To be honest, I did not know that some parameters are passed as hash objects.  I am not a Ruby programmer but I am learning.
  
>  > Hash
>  > tables will be faster than the used binary search.  But it is not a
>  > critical code (at least for benchmarks in MRI) as we search method table
>  > once for a method and all other calls of the method skips this search.
>  > I am sure you know it much better.
>  
>  Maybe we continue to use id_table for method table, or something. It is
>  specialized for ID key table.
>  
>  BTW (again), I (intuitively) think linear search is faster than using
>  Hash table on small elements. We don't need to touch entries table.
>  (But no evidence I have.)
>  
>  For example, assume 8 elements.
>  One element consume 24B, so that we need to load 8 * 24B = 192B on worst
>  case (no entry) with linear search. 3 L1 cache misses on 64B L1 cache CPU.
>  
>  However, if we collect hash values (making a hash value array), we only
>  need to load 8 * 8B = 64B.
>  
>  ... sorry, it is not simple :p
>  

I am agree it is not simple.  Especially if we take the effect of execution of other parts of the program on caches (how some code before and after and paralelly working with given code accesses memory).  In general the environment effect can be important.  For example, I read a lot research papers about compiler optimizations.  They always claim big or modest improvements.  But when you are trying the same algorithm in GCC environment (not in a toy compiler) the effect is frequently smaller, and even in rare cases the effect is opposite (a worse performance).  Therefore, something affirmative can be said only after the final implementation.

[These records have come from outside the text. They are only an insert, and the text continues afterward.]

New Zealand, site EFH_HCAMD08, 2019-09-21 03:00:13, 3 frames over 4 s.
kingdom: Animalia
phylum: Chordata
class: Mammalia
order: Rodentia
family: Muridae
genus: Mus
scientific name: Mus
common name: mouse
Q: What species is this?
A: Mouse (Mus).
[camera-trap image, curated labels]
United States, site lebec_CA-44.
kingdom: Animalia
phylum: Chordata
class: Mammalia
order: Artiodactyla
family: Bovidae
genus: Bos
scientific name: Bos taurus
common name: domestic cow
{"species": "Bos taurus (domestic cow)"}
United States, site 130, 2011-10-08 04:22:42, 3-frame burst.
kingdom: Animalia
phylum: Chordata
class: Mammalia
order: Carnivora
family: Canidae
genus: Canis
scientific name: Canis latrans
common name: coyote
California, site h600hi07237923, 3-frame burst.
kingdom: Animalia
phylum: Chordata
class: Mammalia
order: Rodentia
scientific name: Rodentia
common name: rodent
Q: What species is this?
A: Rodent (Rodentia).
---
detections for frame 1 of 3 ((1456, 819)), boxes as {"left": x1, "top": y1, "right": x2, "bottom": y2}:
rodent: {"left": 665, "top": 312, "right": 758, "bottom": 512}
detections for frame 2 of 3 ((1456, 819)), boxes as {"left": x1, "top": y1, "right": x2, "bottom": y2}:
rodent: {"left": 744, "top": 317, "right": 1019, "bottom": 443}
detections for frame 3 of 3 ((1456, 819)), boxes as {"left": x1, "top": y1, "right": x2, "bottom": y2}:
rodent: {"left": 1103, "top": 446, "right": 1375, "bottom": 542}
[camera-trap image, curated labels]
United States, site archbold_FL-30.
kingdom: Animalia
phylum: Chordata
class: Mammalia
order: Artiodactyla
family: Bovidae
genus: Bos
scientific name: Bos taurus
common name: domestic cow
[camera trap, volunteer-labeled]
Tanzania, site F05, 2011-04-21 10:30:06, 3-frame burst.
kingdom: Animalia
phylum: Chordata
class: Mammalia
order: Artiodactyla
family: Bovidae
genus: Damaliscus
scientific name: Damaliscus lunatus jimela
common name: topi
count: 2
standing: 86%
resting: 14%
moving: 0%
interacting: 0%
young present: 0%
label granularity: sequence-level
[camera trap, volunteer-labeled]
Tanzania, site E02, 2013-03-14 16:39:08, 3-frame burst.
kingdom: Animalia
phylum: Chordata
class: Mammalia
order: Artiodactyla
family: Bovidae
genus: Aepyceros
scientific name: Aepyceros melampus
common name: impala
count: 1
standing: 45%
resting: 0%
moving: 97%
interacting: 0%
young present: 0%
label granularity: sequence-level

If I correctly understood MRI VM code, you need to search id table element usually once and after that the found value is stored in corresponding VM call insn.  The search is done again if an object method or a class method is changed.  Although this pattern ("monkey patching") exists, I don't consider it frequent.  So I conclude the search in the id table is not critical (may be I am wrong).

For non-critical code, on my opinion the best strategy is to minimize cache changes for other parts of a program.  With this point of view, linear or binary search is probably a good approach as the used data structure has a minimal footprint.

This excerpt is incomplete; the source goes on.